Large Eddy Simulation of the Mixing of a Passive Scalar in a High-Schmidt Turbulent Jet

Abstract

Accurate subgrid-scale (SGS) scalar flux models are essential when large eddy simulation (LES) is used to represent flow, mixing and transport of passive and active scalars in engineering, and environmental applications in turbulent regime. Many SGS scalar flux models have been developed for flows with low Schmidt numbers (Sc), but their application to high Sc flows has important limitations. In high Sc flows, the behavior of the scalar field becomes anisotropic because of intermittency effects, phenomenon that must be accounted for by SGS scalar flux models. The objective of this paper is to evaluate the ability of three SGS scalar flux models to predict the scalar behavior of a high Sc-number flow configuration, namely the anisotropy-resolved SGS scalar flux model: (1) appropriate for high Sc-number flow configurations, and two additional SGS models (linear eddy diffusivity based SGS models) with (2) constant, and (3) dynamically calculated turbulent Schmidt number. The LES simulation results accomplished by these models are compared to each other and to experimental data of a turbulent round jet discharging a diluted scalar into a low-velocity coflowing water stream.
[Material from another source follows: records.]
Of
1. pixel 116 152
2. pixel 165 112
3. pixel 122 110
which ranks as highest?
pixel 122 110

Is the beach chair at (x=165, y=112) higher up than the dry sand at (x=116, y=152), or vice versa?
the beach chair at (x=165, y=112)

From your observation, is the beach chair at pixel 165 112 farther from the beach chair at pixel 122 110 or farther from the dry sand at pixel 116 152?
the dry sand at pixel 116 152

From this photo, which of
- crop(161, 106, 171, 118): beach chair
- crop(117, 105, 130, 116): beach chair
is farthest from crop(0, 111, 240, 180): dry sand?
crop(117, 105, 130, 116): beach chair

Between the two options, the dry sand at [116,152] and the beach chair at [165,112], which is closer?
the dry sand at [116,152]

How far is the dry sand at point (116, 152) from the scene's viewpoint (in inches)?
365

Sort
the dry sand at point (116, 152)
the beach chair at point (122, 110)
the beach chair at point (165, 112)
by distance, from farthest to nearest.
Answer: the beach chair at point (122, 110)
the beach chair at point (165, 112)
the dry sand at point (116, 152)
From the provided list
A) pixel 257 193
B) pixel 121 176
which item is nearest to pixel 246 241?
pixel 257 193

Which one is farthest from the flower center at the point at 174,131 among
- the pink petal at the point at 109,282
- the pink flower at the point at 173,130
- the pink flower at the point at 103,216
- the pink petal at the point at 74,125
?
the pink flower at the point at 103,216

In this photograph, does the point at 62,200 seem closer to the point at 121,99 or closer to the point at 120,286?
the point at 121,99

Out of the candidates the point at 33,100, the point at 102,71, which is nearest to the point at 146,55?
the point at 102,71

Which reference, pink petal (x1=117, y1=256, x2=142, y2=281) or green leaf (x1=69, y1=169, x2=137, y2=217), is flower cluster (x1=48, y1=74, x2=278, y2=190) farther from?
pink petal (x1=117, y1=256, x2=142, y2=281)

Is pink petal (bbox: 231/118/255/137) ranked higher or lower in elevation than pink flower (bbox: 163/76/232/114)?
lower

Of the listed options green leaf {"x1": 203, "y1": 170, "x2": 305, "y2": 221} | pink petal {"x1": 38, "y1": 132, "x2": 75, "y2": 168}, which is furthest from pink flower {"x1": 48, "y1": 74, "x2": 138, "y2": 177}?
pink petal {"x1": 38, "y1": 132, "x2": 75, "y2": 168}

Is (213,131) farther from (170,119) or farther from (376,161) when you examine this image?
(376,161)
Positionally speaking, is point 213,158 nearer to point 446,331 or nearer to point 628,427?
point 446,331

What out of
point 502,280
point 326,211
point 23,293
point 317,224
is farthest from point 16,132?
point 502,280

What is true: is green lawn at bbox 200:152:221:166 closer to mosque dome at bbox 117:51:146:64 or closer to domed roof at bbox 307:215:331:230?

The comparison of simulation results and experimental observations shows that, in general, all SGS models reproduce the mean filtered concentration distribution in radial direction. The dynamic eddy diffusivity and anisotropy models reproduce the rms of the concentration and SGS scalar fluxes distribution. In particular, the anisotropy model improves the prediction reliability of LES. However, the three models evaluated in this study cannot accurately predict the scalar behavior at the superviscous layer. Finally, this work demonstrates that complex models can achieve reliable predictions on reasonable grids using less computational effort, while simple models require fine grids with increased computational costs.